__EXTRACT__:
[start]
First, the series has a limit, because for any $x \ge 0$, $\frac 1{n}- \frac 1{x+n} = \frac x {n^2+xn} \le \frac x {n^2} = O(\frac 1{n^2})$, which is summable.

So we can define $H(x) = \sum_{k=1}^\infty (\frac 1 k - \frac 1 {x+k})$.

Proving (2) is easy : $H$ is increasing because every term in the series is positive and increasing in $x$.

Proving (3) is also immediate : $H(0) = \sum 0 = 0$

For (1), we have to compute $H(x) - H(x-1)$. To do this we shift the first series by $1$ then subtract termwise :
$H(x) = \sum_{k=1}^\infty (\frac 1 {k} - \frac 1 {x+k}) = \sum_{k=2}^\infty (\frac 1 {k-1} - \frac 1 {x+k-1})$, and
$H(x-1) = \sum_{k=1}^\infty (\frac 1 {k} - \frac 1 {x+k-1}) = (1-\frac 1x) + \sum_{k=2}^\infty (\frac 1 {k} - \frac 1 {x+k-1})$, and so
$H(x)-H(x-1) = (-1+\frac 1x) + \sum_{k=2}^\infty (\frac 1{k-1} - \frac 1k) = -1+\frac 1x + 1 = \frac 1x$

Answer 2

I will go in the opposite direction took by mercio, hoping to shed more light on the topic.
[end]
__GIVEN INFORMATION__:
[start]
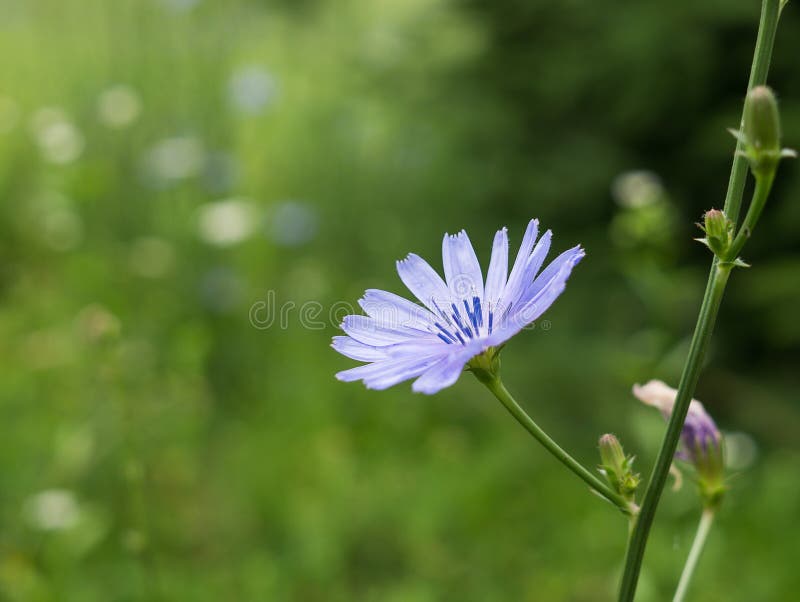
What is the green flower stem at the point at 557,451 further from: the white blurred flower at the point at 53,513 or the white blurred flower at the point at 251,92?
the white blurred flower at the point at 251,92

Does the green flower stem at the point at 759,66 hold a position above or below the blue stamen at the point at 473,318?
above

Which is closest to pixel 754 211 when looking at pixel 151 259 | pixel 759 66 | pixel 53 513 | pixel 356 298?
pixel 759 66

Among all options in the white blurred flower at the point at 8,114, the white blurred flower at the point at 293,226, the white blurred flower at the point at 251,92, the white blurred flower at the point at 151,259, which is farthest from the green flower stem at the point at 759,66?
the white blurred flower at the point at 8,114

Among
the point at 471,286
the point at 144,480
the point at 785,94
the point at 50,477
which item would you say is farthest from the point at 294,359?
the point at 471,286

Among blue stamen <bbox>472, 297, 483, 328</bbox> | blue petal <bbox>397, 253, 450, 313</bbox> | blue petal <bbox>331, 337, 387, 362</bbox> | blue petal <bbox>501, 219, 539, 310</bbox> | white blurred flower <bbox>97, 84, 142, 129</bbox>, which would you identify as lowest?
blue petal <bbox>331, 337, 387, 362</bbox>

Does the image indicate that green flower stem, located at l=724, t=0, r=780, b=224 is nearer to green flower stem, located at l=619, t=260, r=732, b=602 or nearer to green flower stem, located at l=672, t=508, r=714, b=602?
green flower stem, located at l=619, t=260, r=732, b=602

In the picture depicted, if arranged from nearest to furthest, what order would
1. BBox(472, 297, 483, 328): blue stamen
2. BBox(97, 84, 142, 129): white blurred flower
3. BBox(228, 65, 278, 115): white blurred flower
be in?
BBox(472, 297, 483, 328): blue stamen → BBox(97, 84, 142, 129): white blurred flower → BBox(228, 65, 278, 115): white blurred flower

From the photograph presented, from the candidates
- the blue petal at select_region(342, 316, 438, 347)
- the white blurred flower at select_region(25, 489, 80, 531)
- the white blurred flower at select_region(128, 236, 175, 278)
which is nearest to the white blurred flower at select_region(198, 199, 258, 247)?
the white blurred flower at select_region(128, 236, 175, 278)
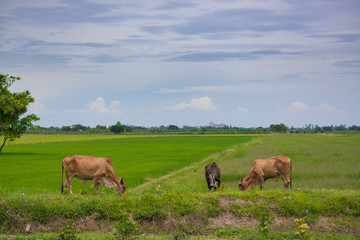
[end]
__WRITTEN PROBLEM 1__:
Answer these about the passage on the series H(x):
(a) What bound on each term shows that the series has a limit?
(b) Why is H increasing?
(c) What does H(x) − H(x−1) come out to?
__WRITTEN PROBLEM 2__:
Extend the passage on the series H(x) past its last sentence.
The data has no connection to the passage on the series H(x).

__WRITTEN RESPONSE 1__:
(a) Each term $\frac 1n - \frac 1{x+n}$ is at most $\frac x{n^2}$, which is $O(\frac 1{n^2})$ and summable.
(b) Every term in the series is positive and increasing in $x$.
(c) $\frac 1x$.

__WRITTEN RESPONSE 2__:
For any $x\in\mathbb{R}^+$ we may define $$ g(x) = \sum_{n\geq 1}\left(\frac{1}{n}-\frac{1}{n+x}\right) = x \sum_{n\geq 1}\frac{1}{n(n+x)}\tag{1}$$ through an absolutely convergent series, whose formal derivative still is an absolutely convergent series. This grants $g(x)$ is a differentiable function on $\mathbb{R}^+$, and by iterating the argument we also have $g\in C^{\infty}(\mathbb{R}^+)$. If $x=m\in\mathbb{N}^+$ we have that $g(x)$ is defined through a telescopic series:

$$ g(m) = \lim_{N\to +\infty}\sum_{n=1}^{N}\left(\frac{1}{n}-\frac{1}{n+m}\right) = \lim_{N\to +\infty}\left[H_m+(H_N-H_{N+m})\right]=H_m\tag{2}$$ hence the $g$ function provides a $C^\infty(\mathbb{R}^+)$ extension of the function $H_m$, previously defined only for $m\in\mathbb{N}$. Through the Bohr-Mollerup theorem it is also possible to show that $g(m)$ is the only extension of $H_m$ on $\mathbb{R}^+$ that is continuous and increasing, since by the Weierstrass product for the $\Gamma$ function $$ g(m) = \gamma+\psi(m+1) = \gamma + \left.\frac{d}{dx}\log\Gamma(x)\right|_{x=m+1} \tag{3}$$ where $\gamma$ is the Euler-Mascheroni constant, $$ \gamma=\lim_{N\to +\infty}(H_n-\log N) = \sum_{n\geq 1}\left[\frac{1}{n}-\log\left(1+\frac{1}{n}\right)\right]\approx 0.5772156649.\tag{4}$$ We may use $(2)$ to compute many explicit values for $H_m$ at non-integer $m$s. For instance, $$H_{\frac{1}{2}}=2\sum_{n\geq 1}\left(\frac{1}{2n}-\frac{1}{(2n+1)}\right)=2\sum_{m\geq 2}\frac{(-1)^{m}}{m}=2-\log(4).\tag{5}$$ We may check that $$ h(m) = \int_{0}^{1}\frac{x^m-1}{x-1}\,dx \tag{6} $$ provides another continuous and increasing extension of $H_m$ on $\mathbb{R}^+$,
hence $H_m = g(m) = h(m)$ for any $m\in\mathbb{R}^+$ and $$ h(m+1)-h(m) = \int_{0}^{1} x^m\,dx = \frac{1}{m+1} \tag{7}$$ is trivial.